Britomartis (Βριτόμαρτις), was the Minoan goddess of mountains and hunting. She is among the Minoan goddess figures that passed through the Mycenaeans' culture into classical Greek mythology, with transformations that are unclear in both transferrals. For the Greeks Britomartis (Cretan dialect for "sweet maiden", "sweet virgin") or Diktynna (derived by Hellenistic writers as from diktya, "hunting nets") was a mountain nymph (an oread) whom Greeks recognized also in Artemis and in Aphaea, the "invisible" patroness of Aegina.

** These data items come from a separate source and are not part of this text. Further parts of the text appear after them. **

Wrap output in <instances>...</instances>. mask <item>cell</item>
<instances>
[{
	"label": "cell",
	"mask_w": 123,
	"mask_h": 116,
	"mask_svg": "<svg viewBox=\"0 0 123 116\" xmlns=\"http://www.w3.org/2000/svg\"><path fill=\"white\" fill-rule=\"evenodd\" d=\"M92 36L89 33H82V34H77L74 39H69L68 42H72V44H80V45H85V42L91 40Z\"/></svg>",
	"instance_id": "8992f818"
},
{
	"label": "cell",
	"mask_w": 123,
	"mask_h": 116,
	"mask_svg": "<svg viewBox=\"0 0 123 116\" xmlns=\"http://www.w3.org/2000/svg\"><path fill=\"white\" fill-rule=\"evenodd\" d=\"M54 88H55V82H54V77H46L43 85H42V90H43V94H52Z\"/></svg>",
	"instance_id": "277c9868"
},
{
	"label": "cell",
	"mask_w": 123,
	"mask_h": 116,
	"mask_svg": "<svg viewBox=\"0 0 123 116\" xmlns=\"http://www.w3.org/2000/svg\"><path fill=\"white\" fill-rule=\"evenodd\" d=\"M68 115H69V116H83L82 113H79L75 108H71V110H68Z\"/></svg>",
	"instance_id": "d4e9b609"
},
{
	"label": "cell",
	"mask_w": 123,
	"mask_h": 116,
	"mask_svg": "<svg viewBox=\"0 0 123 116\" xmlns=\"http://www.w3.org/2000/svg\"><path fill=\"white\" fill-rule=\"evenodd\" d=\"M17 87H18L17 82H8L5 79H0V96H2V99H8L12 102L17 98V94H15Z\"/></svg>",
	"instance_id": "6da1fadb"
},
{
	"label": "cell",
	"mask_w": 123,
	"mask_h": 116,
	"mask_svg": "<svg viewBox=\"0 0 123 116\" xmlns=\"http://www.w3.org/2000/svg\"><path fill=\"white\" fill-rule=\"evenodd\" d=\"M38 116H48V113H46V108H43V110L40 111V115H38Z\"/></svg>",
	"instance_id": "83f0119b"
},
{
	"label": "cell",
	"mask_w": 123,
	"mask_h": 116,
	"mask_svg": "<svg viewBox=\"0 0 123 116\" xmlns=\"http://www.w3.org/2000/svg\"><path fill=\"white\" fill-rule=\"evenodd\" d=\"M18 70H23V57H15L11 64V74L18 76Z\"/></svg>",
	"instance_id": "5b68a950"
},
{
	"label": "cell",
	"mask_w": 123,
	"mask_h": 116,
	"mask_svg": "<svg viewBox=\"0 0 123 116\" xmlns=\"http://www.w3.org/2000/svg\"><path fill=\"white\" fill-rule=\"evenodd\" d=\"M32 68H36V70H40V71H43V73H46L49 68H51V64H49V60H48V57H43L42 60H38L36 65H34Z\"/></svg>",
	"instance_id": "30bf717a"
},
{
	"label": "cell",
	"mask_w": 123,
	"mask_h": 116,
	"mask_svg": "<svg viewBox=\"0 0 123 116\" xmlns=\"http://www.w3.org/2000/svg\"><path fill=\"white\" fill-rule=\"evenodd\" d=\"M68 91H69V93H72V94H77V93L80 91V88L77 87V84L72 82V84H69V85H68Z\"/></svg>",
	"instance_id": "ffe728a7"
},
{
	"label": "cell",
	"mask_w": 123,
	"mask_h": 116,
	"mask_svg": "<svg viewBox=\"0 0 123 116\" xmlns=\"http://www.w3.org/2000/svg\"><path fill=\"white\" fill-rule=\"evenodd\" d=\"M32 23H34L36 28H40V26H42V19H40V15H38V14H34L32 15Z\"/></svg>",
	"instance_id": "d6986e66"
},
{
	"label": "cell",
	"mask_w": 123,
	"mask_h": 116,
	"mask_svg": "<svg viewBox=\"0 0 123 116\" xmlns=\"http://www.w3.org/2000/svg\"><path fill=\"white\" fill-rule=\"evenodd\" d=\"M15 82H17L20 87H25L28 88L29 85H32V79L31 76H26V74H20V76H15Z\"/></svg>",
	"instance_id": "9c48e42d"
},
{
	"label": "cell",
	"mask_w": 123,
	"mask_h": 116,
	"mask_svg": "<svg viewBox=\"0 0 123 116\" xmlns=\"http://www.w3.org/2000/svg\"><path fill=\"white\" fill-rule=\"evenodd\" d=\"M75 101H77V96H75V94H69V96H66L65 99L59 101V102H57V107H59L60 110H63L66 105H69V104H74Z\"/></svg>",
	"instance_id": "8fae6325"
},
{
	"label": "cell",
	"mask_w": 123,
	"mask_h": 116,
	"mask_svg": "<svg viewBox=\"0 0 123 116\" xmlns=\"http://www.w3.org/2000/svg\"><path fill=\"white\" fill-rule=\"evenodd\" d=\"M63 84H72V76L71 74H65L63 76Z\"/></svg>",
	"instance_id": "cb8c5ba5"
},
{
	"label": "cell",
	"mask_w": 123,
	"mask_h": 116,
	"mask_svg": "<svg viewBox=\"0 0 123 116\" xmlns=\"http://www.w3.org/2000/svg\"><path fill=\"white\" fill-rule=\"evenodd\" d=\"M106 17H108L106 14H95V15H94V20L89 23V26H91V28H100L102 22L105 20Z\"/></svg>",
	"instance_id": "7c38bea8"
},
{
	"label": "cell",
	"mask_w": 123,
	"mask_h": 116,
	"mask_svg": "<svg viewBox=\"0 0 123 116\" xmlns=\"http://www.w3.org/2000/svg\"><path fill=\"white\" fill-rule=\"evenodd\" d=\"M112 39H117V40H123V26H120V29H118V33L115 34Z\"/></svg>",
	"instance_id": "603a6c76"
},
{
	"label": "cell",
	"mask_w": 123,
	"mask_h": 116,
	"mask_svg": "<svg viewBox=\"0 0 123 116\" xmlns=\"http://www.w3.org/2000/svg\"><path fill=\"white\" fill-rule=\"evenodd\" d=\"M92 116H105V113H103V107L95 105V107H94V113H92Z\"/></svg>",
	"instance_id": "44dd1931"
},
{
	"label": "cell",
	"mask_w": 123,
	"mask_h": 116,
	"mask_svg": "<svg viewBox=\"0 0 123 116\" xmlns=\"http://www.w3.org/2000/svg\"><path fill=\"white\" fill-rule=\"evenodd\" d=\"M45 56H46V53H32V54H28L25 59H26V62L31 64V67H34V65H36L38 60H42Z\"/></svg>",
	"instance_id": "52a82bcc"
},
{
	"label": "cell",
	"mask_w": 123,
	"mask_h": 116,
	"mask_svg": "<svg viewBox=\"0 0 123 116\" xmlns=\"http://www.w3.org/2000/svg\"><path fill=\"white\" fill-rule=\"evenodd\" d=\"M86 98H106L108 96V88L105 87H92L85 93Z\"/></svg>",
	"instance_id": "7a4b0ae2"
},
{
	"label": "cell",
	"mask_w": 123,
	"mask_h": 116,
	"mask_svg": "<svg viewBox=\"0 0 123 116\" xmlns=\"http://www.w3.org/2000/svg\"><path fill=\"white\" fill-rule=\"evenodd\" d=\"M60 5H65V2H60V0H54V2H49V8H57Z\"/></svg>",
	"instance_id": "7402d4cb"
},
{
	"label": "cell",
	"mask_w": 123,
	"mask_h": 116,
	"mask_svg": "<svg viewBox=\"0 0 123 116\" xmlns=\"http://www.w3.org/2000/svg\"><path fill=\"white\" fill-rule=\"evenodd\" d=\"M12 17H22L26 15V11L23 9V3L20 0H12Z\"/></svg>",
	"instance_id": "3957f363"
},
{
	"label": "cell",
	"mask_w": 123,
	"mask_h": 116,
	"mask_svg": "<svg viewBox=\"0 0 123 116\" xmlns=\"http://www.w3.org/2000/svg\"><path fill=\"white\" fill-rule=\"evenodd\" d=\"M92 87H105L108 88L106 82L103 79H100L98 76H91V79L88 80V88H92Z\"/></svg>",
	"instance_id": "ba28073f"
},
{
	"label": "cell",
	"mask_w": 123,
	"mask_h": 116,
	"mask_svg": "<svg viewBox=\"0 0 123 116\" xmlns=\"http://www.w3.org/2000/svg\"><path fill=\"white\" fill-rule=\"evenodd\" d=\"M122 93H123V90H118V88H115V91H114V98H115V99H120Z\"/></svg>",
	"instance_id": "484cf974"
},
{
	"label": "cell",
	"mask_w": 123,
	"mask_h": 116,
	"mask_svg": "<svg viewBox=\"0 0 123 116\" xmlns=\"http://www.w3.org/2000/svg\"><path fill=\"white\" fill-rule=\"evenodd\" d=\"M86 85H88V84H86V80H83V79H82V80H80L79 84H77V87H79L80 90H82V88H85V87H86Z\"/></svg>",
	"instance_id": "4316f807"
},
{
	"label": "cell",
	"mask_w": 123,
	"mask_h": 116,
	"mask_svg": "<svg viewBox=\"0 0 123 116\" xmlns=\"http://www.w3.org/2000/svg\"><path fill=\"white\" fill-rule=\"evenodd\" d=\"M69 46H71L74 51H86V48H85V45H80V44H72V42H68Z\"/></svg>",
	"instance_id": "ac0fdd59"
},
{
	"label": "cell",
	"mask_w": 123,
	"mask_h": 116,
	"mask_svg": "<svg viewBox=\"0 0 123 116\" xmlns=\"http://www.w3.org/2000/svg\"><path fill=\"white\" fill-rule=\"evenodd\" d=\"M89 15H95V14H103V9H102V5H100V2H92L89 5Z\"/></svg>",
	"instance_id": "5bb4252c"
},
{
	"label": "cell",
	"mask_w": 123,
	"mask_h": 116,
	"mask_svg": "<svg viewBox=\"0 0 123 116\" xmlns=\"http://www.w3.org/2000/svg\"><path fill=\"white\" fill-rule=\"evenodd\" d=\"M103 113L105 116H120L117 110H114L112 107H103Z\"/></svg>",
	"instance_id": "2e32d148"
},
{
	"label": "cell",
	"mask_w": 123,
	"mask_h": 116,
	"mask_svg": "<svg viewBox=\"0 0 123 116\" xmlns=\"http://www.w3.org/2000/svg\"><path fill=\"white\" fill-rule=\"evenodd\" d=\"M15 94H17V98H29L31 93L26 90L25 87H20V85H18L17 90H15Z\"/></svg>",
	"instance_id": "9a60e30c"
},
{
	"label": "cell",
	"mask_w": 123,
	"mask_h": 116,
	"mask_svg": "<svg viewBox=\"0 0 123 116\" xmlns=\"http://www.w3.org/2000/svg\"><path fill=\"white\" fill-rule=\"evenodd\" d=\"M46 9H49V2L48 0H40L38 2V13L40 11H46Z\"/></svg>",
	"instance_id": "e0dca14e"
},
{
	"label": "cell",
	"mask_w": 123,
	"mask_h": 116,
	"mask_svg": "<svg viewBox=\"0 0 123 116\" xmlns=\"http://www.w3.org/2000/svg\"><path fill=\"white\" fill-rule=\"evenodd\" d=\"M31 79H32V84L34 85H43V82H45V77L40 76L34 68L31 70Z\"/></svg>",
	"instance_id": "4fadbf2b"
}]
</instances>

Britomartis ("sweet maid") is an epithet that does not reveal the goddess's name, nor her character, for it has the ring of an apotropaic euphemism. The goddess addressed as "Britomartis" was worshipped in Crete as an aspect of Potnia, the "Mistress". The oldest aspect of the Cretan Goddess was as Mother of Mountains, who appears on Minoan seals with the demonic features of a Gorgon, accompanied by the double-axes of power and gripping divine snakes. Her terror-inspiring aspect was softened by calling her Britomartis, the "good virgin", a euphemism to allay her dangerous aspect.
Every element of the Classical myths that told of Britomartis served to reduce her power and scope, even literally to entrap her in nets (but only because she "wanted" to be entrapped). The traditional patriarchal bias of Greek writers even made her the "daughter" of Zeus (see below), rather than his patroness when he was an infant in her cave on Mount Dikte, and they made her own tamed, "evolved" and cultured Olympian aspect, the huntress Artemis, responsible for granting Britomartis status as a goddess, a mythic inversion expressed by the Romanized Greek Pausanias, in the second century CE: "She was made a goddess by Artemis," Pausanias asserts (2.30.3), "and she is worshipped, not only by the Cretans but also by the Aiginetans" (see Aphaea, below). But the ancient goddess never quite disappeared and remained on the coins of Cretan cities, as herself or as Diktynna, the goddess of Mount Dikte, Zeus' birthplace. As Diktynna, winged and now represented with a human face, she stood on her ancient mountain, and grasped an animal in each hand, in the guise of Potnia Theron the Mistress of animals. The Greeks could only conceive of a mistress of animals as a huntress, but on the early seals she suckles griffons. Archaic representations of winged Artemis show that she evolved from Potnia Theron.
By Hellenistic and Roman times, Britomartis was given a genealogical setting that fitted her into a Classical context:
"Britomartis, who is also called Diktynna, the myths relate, was born at Kaino in Crete of Zeus and Karme, the daughter of Euboulos who was the son of Demeter; she invented the nets [diktya] which are used in hunting."